March 10, 2010Demand for new home loans fell almost 8 percent over January due to the end of the Government’s First Home Owner ‘Boost’ and higher interest rates.
Australian Bureau of Statistics (ABS) figures out today reveal the total number of dwelling finances for owners occupiers (seasonally adjusted) felly by 7.9 percent to be down 12 percent on January last year.
Meanwhile, the number of loans for ‘new’ dwellings (construction/purchase of new dwellings, combined) fell by 3.7 percent over the month.
With all states except the Northern Territory taking a hit, Queensland experienced a 9.6 percent slump in the number of owner occupier loans.
Following last week’s 25 basis point rise in interest rates to 4 percent,
Master Builders Australia admits the building industry must remain cautious.
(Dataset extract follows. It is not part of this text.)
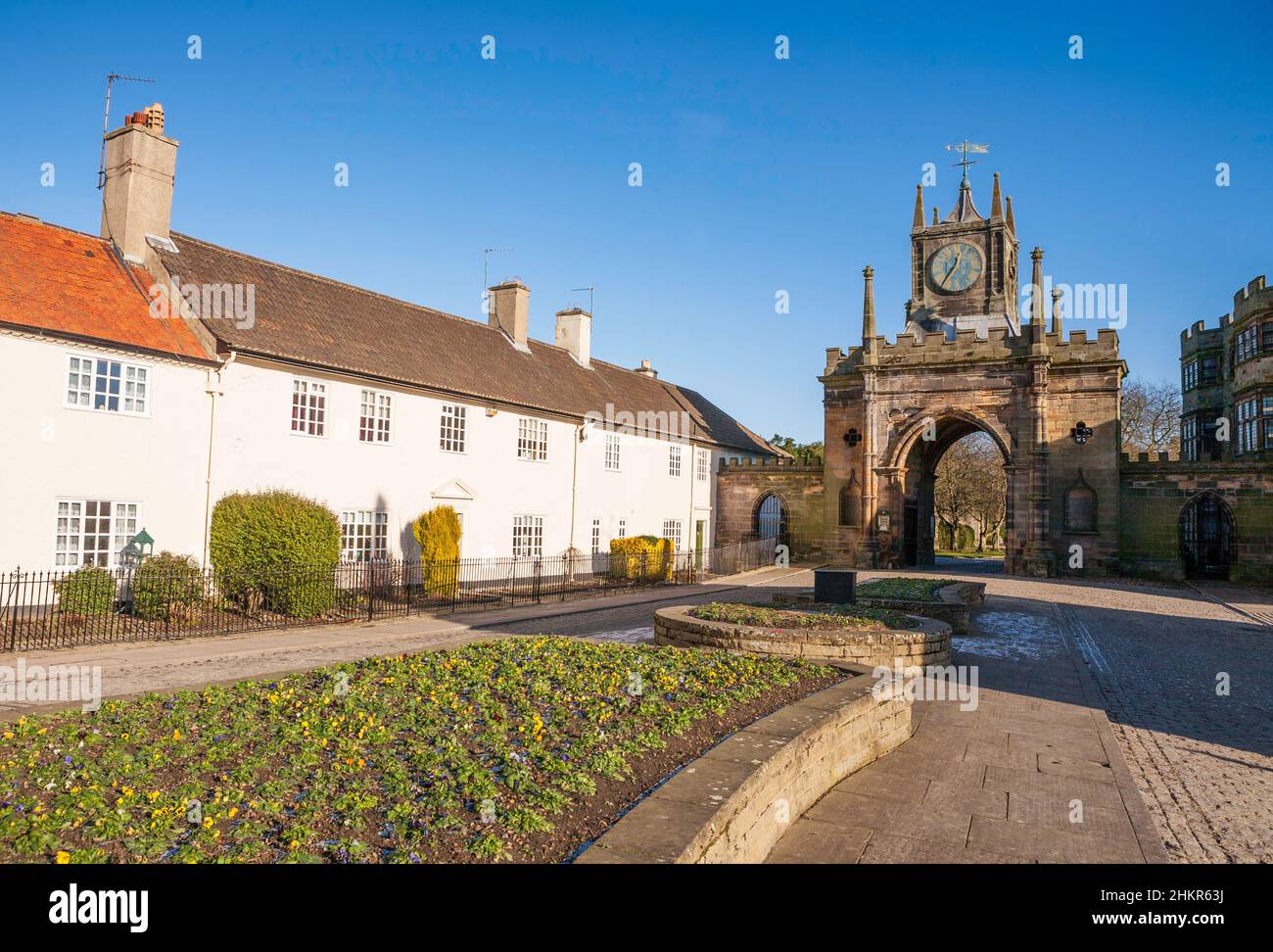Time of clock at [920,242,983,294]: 12:35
Chief Economist Peter Jones says the investment-driven side of the housing market is still being affected by a lack of project finance due to the credit crunch.
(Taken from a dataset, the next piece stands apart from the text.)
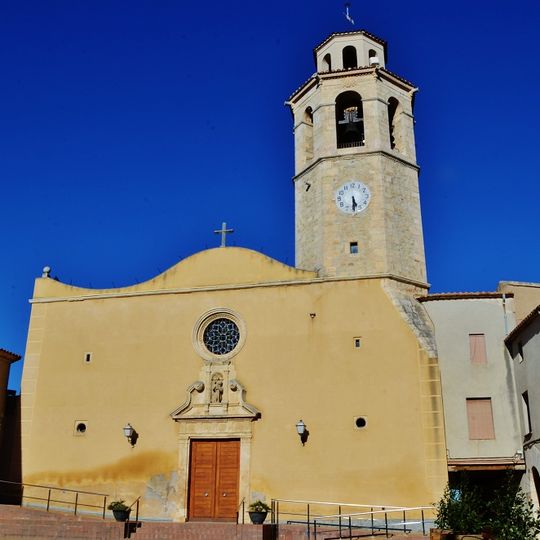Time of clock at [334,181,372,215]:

“Master Builders urges the Reserve Bank to take a more cautious approach on interest rates to ensure recovery in the interest-rate-sensitive residential building sector becomes firmly entrenched and is able to lead the economic recovery,” Jones says.
Housing Industry Association (HIA) Senior Economist Ben Phillips agrees the removal of the federal government’s first home buyer boost and increasing interest rates have lowered activity in both the new and existing homes market.
“The Reserve Bank must take stock of the impact that higher interest rates are having on the new homes market. Aggressive interest rate increases will ultimately constrain new housing and push up prices for both home purchase and renters,” Phillips says.
“Population growth across the nation is at record levels, and construction of new housing is lagging badly. The end result is worsening housing affordability and a growing gap between the housing haves and have nots,” he says.
According to today’s ABS data, the total value of dwelling finance commitments excluding alterations and additions decreased 3.3 percent in January.